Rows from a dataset
··········

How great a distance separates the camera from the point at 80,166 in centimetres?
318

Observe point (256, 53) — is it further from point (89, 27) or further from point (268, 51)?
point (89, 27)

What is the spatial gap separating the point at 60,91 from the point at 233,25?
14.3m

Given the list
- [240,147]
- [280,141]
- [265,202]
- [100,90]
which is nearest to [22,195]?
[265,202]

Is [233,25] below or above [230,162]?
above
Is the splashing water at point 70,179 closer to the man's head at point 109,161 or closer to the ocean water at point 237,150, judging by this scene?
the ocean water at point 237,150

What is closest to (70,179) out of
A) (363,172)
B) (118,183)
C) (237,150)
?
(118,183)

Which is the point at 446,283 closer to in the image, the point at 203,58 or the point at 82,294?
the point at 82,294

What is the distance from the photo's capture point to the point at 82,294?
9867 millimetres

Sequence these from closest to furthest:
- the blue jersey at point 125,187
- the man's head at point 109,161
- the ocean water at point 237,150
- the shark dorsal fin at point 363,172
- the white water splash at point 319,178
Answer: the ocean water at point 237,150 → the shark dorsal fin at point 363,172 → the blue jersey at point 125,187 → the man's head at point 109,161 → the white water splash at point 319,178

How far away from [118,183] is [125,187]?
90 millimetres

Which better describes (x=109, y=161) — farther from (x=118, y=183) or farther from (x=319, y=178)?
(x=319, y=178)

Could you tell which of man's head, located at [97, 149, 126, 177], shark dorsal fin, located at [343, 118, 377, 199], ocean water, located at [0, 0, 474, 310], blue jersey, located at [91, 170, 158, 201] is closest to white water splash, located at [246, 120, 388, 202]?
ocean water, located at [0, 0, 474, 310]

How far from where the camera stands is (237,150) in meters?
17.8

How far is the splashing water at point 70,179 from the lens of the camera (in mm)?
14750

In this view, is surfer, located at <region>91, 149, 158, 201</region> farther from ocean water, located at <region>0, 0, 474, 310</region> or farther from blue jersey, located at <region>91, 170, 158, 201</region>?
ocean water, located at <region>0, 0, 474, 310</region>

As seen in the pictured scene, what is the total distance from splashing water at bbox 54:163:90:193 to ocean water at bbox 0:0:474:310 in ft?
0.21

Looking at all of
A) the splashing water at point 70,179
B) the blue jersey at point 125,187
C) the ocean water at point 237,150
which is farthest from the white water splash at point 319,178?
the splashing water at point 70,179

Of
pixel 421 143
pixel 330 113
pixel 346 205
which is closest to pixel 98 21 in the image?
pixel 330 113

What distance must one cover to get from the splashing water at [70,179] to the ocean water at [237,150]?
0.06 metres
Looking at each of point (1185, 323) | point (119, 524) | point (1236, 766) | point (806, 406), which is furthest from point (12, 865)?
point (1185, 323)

··········

▸ What is required:
Reproduce every row above verbatim, with no changes.

▸ Correct answer:
How great a distance separates the camera from the point at 80,166 in centimetres?
318

Observe point (256, 53) — is it further from point (89, 27) or further from point (268, 51)?
point (89, 27)

What is the spatial gap separating the point at 60,91 from the point at 233,25?
14.3m

Given the list
- [240,147]
- [280,141]
- [265,202]
- [100,90]
which is nearest to [22,195]?
[265,202]

Is [233,25] below or above [230,162]?
above
Is the splashing water at point 70,179 closer to the man's head at point 109,161 or closer to the ocean water at point 237,150, judging by this scene?
the ocean water at point 237,150

What is closest to (70,179) out of
A) (363,172)
B) (118,183)
C) (237,150)
?
(118,183)

Which is the point at 446,283 closer to in the image, the point at 203,58 or the point at 82,294?
the point at 82,294

What is the distance from the photo's capture point to the point at 82,294?
9867 millimetres

Sequence these from closest to furthest:
- the blue jersey at point 125,187
- the man's head at point 109,161
- the ocean water at point 237,150
- the shark dorsal fin at point 363,172
- the white water splash at point 319,178
Answer: the ocean water at point 237,150 → the shark dorsal fin at point 363,172 → the blue jersey at point 125,187 → the man's head at point 109,161 → the white water splash at point 319,178

How far away from [118,183] is [125,187]?
90 millimetres

Which better describes (x=109, y=161) — farther from (x=118, y=183) or farther from (x=319, y=178)?
(x=319, y=178)

Could you tell which of man's head, located at [97, 149, 126, 177], shark dorsal fin, located at [343, 118, 377, 199], ocean water, located at [0, 0, 474, 310], blue jersey, located at [91, 170, 158, 201] is closest to white water splash, located at [246, 120, 388, 202]?
ocean water, located at [0, 0, 474, 310]

How far from where the camera stands is (237,150) in meters?
17.8

How far is the splashing water at point 70,179 from the lens of the camera (in mm)?
14750

In this view, is surfer, located at <region>91, 149, 158, 201</region> farther from ocean water, located at <region>0, 0, 474, 310</region> or farther from blue jersey, located at <region>91, 170, 158, 201</region>?
ocean water, located at <region>0, 0, 474, 310</region>

As seen in the pictured scene, what is the total distance from splashing water at bbox 54:163:90:193 to ocean water at bbox 0:0:474:310 in ft?
0.21

Looking at all of
A) the splashing water at point 70,179
B) the blue jersey at point 125,187
C) the ocean water at point 237,150
which is farthest from the white water splash at point 319,178?
the splashing water at point 70,179

Of
pixel 421 143
pixel 330 113
pixel 346 205
which is closest to pixel 98 21 in the image?
pixel 330 113

What distance must one cover to get from the splashing water at [70,179] to the ocean water at [237,150]?
0.06 metres
Looking at each of point (1185, 323) | point (119, 524) | point (1236, 766) | point (806, 406), which is furthest from point (12, 865)?
point (1185, 323)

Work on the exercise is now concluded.